- [Written request] In the passage on RFID backend systems, what real-time payment application is given as a typical use?

- [Passage to read]
Valid data received from RFID tags is passed by the middleware to the backend system. The backend system is where data is manipulated and stored, and forms the data resource for the system users. Typically the backend system incorporates some sort of database which allows the linking of the RFID data to other stored information or storing of the tag details themselves. For example, a given bit string RFID tag code is essentially useless as a piece of data in isolation, but if this unique code is associated with a given product or person, then the backend system can be used to cross reference the code and thus reveal the identity of the tagged item. Equally, a backend system may simply record the occurrences of RFID tags in specific locations, and thus tracking of tags becomes possible even if the identity of the tagged item is unknown.  

The construction of the backend system is very application specific and can range from one computer which simply logs data, to banks of machines which perform complex analysis on data from thousands of distributed readers. Notably the backend system need not be geographically near to the RFID readers. Typical applications involve real time payment systems for access such as cashless motorway tollbooths. A brief overview on current areas of application of RFID is given in chapter .

The generally centralised database structure of backend systems makes them vulnerable from a security perspective. Essentially while reading RFID tags has associated privacy issues, it is widely understood that the easily exploitable data is most likely located in the databases – i.e. personal details, credit card numbers and so on. These issues will be further elaborated in the next chapter.

- [Data shown]
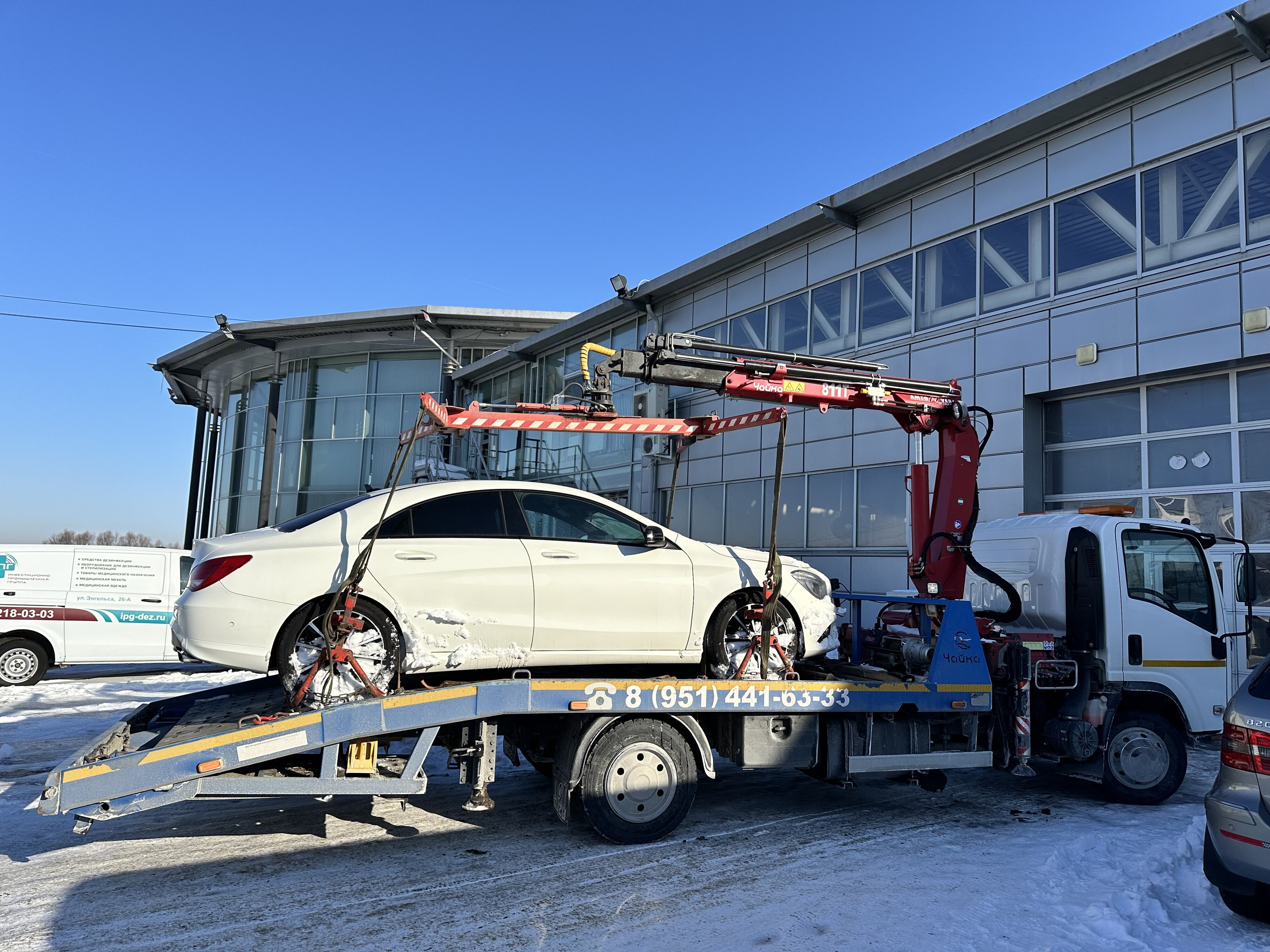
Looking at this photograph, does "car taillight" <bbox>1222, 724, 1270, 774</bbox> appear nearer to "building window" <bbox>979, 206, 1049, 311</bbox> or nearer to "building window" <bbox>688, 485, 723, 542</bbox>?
"building window" <bbox>979, 206, 1049, 311</bbox>

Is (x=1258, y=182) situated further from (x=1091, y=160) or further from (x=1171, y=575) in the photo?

- [Result below] Cashless motorway tollbooths.